Directions
A single number is the answer here: how many lines of the entries contain "javascript"?

Data to use
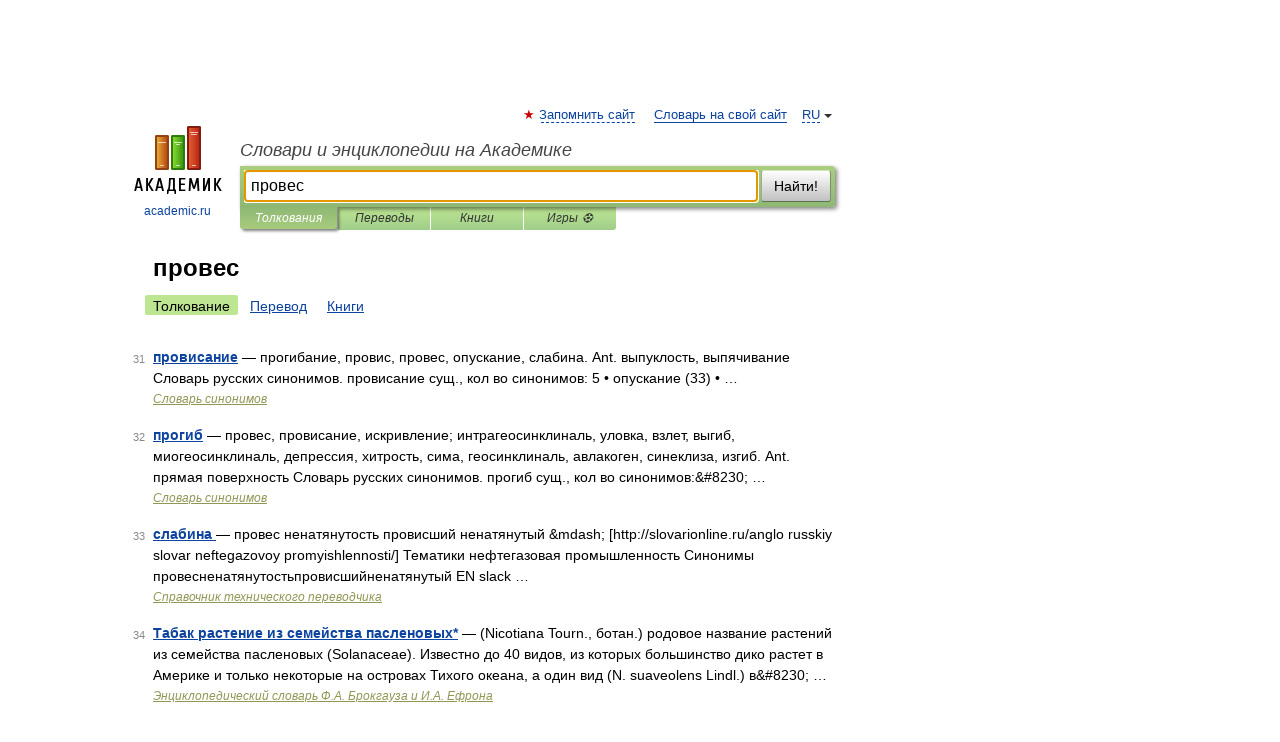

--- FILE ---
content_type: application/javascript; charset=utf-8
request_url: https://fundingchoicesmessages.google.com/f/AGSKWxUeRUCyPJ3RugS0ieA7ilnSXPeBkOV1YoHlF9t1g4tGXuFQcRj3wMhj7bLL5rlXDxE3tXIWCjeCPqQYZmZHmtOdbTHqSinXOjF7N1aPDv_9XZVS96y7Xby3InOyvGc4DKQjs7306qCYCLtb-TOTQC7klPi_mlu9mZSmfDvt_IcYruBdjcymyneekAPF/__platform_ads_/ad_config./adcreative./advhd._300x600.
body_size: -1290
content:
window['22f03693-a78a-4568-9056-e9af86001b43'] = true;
---
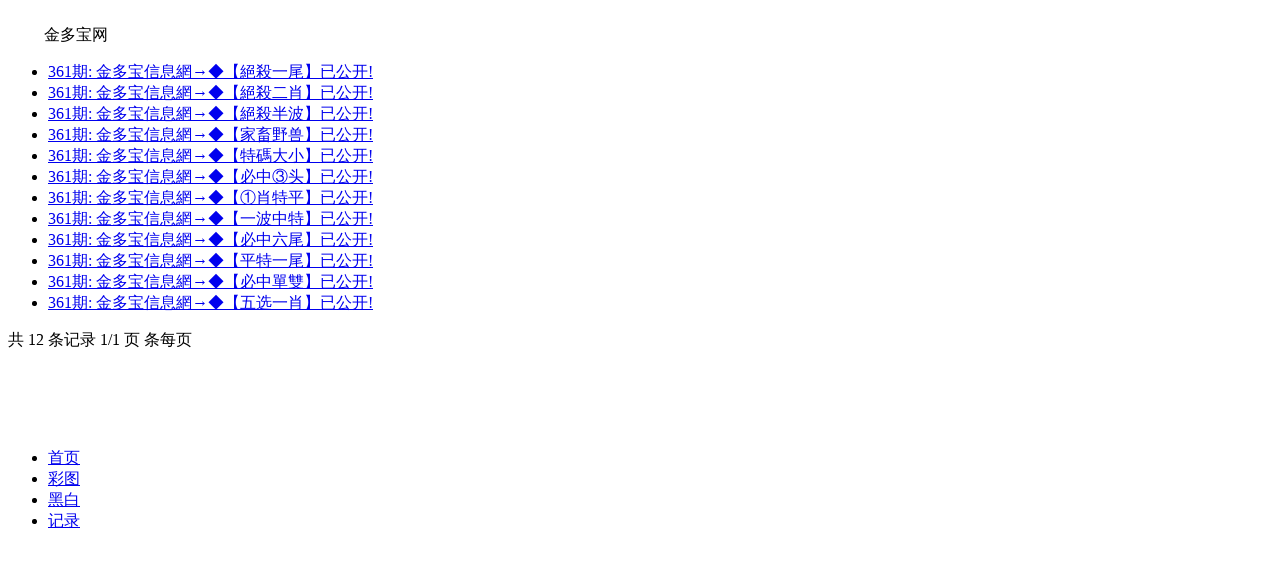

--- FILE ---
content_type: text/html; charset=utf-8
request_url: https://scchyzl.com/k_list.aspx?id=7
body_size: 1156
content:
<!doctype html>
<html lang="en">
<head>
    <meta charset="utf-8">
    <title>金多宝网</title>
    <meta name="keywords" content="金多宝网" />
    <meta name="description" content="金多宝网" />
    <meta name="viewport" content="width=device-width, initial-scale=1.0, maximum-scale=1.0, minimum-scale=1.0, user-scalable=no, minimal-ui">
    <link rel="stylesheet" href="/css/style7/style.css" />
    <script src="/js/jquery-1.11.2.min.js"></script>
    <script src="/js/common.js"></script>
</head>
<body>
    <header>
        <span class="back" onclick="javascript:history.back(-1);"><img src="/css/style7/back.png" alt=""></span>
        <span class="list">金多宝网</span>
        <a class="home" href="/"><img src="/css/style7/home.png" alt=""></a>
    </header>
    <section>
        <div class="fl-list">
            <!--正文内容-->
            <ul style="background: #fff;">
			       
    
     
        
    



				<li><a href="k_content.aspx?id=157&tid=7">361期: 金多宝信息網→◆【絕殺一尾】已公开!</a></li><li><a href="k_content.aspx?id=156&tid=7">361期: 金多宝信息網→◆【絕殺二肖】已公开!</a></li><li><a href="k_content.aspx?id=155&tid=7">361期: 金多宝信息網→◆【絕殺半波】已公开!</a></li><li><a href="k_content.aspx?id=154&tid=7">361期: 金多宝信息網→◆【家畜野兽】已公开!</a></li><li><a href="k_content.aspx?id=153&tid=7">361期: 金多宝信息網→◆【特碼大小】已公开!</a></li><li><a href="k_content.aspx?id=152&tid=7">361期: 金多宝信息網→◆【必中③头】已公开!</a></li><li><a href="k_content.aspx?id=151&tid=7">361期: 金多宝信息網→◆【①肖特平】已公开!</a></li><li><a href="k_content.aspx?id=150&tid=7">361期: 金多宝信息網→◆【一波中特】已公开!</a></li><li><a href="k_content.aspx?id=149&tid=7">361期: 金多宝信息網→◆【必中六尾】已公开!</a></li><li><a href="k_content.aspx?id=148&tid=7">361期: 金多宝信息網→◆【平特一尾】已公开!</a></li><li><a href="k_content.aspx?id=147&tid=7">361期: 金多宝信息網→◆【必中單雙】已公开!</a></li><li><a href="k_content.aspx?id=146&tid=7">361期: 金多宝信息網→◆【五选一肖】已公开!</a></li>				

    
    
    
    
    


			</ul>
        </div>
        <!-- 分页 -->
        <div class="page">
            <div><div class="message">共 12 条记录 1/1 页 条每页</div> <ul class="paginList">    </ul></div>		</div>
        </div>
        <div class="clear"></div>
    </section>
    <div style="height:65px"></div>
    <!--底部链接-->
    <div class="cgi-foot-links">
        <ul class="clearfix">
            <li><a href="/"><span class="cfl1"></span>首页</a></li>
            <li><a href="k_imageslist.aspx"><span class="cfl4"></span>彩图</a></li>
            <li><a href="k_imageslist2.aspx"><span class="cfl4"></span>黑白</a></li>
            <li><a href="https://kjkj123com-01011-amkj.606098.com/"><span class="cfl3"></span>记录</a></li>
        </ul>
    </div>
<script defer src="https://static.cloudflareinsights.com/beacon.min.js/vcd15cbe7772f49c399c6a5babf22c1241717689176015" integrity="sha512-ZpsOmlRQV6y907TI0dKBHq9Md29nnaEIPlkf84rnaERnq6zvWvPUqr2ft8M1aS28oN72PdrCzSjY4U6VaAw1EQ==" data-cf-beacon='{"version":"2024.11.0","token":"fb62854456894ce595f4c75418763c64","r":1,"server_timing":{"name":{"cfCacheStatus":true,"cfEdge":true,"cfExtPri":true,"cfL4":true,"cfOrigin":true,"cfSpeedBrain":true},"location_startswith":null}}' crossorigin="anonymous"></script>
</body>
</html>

Worked solution
2